BEGIN
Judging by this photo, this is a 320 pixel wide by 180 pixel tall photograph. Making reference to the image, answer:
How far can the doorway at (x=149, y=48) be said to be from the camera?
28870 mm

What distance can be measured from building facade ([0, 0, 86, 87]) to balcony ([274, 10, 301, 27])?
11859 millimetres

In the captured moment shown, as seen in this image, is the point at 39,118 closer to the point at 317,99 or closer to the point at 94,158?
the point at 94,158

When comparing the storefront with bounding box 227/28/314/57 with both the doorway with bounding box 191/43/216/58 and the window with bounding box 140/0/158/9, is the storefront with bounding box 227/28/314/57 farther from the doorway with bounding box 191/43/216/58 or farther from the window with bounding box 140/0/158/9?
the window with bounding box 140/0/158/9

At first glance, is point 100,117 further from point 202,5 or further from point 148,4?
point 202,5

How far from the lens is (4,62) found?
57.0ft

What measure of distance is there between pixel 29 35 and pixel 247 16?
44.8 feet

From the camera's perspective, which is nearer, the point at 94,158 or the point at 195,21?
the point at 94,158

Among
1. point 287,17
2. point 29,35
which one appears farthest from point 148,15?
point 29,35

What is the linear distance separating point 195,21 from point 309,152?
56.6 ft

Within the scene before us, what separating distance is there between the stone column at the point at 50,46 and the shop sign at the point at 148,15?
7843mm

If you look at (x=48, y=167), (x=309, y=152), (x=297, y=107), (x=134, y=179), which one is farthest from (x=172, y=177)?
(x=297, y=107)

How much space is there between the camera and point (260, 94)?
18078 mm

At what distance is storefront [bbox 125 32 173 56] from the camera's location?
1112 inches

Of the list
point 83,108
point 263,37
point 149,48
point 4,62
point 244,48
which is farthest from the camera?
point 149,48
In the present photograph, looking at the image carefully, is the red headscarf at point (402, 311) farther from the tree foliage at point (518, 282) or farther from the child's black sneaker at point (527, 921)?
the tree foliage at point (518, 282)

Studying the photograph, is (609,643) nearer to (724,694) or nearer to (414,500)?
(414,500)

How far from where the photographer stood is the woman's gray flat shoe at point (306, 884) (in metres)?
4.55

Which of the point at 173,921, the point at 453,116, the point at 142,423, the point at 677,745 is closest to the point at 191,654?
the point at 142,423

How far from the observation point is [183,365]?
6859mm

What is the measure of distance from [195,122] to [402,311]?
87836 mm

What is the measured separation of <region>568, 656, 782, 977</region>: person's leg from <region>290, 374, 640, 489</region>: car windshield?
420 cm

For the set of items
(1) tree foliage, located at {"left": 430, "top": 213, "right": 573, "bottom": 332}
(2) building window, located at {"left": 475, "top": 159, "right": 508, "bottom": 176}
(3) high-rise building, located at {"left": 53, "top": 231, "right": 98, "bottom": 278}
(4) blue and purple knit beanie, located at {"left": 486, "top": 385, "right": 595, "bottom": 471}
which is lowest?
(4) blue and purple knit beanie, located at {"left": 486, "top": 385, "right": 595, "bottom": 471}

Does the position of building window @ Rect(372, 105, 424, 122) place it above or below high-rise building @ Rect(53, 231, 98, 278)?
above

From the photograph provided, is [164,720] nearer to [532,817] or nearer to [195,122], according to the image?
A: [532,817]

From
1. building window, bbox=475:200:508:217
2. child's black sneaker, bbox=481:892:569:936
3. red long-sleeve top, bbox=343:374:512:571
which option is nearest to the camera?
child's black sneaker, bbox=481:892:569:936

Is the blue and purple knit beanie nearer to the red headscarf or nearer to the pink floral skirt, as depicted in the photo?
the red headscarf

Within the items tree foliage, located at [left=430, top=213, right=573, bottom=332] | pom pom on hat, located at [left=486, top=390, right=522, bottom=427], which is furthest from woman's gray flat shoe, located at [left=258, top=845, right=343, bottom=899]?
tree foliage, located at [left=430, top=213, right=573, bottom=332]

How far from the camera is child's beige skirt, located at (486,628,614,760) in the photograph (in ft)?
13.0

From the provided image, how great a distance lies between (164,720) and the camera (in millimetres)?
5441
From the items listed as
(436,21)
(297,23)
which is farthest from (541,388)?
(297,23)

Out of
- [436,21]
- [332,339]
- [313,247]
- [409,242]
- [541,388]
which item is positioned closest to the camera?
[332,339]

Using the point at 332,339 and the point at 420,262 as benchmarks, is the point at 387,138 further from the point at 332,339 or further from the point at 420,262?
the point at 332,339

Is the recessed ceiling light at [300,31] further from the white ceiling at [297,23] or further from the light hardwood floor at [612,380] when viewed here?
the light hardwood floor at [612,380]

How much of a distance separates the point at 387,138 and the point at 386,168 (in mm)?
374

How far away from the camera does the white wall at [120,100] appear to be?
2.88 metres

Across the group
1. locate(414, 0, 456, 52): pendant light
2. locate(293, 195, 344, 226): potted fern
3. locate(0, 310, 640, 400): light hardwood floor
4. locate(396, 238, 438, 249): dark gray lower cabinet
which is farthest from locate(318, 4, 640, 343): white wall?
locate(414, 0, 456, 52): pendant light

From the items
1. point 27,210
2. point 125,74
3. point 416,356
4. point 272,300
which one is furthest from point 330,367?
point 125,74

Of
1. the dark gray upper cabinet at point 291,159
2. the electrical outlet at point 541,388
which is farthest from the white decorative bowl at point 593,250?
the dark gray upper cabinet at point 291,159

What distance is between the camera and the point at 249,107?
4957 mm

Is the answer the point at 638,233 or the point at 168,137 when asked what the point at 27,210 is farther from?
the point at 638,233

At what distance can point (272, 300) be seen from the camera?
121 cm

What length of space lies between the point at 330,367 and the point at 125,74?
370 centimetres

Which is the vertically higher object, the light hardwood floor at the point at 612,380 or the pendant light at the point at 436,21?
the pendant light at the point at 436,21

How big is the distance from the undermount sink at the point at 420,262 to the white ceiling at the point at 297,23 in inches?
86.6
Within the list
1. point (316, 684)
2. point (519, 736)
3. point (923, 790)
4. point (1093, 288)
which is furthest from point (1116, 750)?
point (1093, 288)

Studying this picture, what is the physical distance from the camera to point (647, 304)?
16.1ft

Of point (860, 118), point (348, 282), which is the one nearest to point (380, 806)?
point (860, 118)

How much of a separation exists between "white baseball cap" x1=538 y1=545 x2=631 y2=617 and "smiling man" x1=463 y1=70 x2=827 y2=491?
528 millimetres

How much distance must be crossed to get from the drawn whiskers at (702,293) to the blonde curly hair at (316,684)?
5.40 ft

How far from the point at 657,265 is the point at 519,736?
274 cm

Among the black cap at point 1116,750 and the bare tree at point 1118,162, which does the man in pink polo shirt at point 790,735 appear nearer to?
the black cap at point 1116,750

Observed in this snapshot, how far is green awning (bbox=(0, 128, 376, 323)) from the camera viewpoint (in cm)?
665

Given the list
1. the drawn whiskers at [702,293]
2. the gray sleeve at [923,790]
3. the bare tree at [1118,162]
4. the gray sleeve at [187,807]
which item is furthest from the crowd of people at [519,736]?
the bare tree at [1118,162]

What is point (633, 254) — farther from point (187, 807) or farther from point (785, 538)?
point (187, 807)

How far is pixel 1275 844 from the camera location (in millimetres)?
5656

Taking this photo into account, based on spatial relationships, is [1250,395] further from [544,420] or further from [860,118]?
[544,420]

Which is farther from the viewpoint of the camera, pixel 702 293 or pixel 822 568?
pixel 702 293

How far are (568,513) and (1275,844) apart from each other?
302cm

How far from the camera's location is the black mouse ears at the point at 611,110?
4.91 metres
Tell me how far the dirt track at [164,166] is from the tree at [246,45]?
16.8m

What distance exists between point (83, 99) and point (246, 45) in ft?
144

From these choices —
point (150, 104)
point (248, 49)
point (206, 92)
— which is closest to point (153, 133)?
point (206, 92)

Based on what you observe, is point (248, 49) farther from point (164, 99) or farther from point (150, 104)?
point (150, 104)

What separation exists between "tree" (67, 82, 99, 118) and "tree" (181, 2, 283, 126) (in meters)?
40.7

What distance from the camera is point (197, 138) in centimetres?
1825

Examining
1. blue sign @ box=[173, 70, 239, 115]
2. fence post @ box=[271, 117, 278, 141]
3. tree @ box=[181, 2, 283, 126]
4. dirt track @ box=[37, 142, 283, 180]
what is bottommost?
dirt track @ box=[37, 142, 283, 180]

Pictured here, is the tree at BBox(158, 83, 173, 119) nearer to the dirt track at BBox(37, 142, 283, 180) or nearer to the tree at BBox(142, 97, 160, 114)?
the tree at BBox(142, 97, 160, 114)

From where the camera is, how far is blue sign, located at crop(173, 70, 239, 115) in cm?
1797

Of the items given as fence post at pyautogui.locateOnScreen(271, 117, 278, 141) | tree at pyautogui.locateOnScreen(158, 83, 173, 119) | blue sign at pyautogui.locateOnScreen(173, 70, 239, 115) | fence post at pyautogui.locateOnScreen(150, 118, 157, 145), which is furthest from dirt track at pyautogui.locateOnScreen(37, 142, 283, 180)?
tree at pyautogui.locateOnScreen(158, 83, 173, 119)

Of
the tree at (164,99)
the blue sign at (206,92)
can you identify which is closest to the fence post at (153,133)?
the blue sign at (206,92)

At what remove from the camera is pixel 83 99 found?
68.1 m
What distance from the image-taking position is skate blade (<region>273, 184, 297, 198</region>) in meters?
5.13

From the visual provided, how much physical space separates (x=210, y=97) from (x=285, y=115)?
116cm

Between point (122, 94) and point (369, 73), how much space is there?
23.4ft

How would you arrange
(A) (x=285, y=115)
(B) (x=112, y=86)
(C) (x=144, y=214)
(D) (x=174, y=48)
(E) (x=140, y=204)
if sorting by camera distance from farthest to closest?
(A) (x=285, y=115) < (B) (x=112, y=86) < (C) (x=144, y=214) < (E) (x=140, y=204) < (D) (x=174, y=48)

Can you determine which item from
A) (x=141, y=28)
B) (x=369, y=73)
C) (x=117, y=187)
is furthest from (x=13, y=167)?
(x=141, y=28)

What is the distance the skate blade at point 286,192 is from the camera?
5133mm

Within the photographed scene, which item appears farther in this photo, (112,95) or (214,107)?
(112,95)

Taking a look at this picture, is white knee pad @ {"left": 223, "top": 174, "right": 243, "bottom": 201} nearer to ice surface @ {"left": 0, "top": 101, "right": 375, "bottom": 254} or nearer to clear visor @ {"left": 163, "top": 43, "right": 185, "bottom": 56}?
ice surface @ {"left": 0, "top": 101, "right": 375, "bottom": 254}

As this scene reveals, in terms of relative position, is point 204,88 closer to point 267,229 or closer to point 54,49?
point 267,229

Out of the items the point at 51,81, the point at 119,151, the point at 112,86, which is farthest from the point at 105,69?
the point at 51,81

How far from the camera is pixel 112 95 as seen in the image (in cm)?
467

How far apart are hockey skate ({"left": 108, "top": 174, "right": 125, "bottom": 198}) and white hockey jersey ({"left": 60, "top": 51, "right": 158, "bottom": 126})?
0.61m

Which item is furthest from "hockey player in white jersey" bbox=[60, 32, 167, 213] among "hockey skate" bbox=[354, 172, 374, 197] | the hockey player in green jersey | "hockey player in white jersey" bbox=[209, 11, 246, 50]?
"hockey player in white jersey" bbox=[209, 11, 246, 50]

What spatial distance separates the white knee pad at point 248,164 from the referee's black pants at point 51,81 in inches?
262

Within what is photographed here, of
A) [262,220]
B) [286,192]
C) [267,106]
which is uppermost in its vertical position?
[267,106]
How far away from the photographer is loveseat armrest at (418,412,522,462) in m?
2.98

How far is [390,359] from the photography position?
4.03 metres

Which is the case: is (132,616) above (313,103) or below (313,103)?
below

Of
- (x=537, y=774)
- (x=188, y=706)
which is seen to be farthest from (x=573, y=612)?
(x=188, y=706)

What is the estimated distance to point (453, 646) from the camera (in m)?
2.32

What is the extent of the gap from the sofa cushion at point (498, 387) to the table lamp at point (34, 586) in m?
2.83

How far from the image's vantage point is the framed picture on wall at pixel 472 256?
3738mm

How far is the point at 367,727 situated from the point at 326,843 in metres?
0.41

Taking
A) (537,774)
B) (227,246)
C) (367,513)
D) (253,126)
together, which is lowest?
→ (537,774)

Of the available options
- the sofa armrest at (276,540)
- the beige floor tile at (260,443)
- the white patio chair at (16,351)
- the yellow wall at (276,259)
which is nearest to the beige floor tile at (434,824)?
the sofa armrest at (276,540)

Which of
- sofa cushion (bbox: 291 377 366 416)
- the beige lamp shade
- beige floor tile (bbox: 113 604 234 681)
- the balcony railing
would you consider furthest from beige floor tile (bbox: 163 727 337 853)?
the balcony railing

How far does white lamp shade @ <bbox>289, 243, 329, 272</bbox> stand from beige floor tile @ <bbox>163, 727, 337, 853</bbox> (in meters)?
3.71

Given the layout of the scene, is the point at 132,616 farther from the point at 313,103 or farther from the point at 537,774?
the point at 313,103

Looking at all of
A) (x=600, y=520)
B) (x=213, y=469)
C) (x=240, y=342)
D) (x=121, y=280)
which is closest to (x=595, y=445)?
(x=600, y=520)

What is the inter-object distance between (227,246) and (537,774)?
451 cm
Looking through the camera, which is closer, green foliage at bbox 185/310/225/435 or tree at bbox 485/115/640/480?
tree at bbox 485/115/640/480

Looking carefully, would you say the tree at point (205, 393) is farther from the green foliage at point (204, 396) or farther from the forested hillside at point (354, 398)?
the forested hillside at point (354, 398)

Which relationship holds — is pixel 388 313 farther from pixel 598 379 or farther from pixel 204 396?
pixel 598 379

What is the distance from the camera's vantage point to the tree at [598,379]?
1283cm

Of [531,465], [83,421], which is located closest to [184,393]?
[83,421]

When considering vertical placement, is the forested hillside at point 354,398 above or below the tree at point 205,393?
END
▶ WHAT YOU NEED TO DO: Rewrite every line of the rows from the start through the line that contains "11859 millimetres", both ends included, and raise each distance in the answers by 92. Leave all other text unchanged.

▶ FULL SOLUTION:
Judging by this photo, this is a 320 pixel wide by 180 pixel tall photograph. Making reference to the image, answer:
How far can the doorway at (x=149, y=48) be said to be from the camera?
28962 mm

What distance can be measured from building facade ([0, 0, 86, 87]) to balcony ([274, 10, 301, 27])?
11951 millimetres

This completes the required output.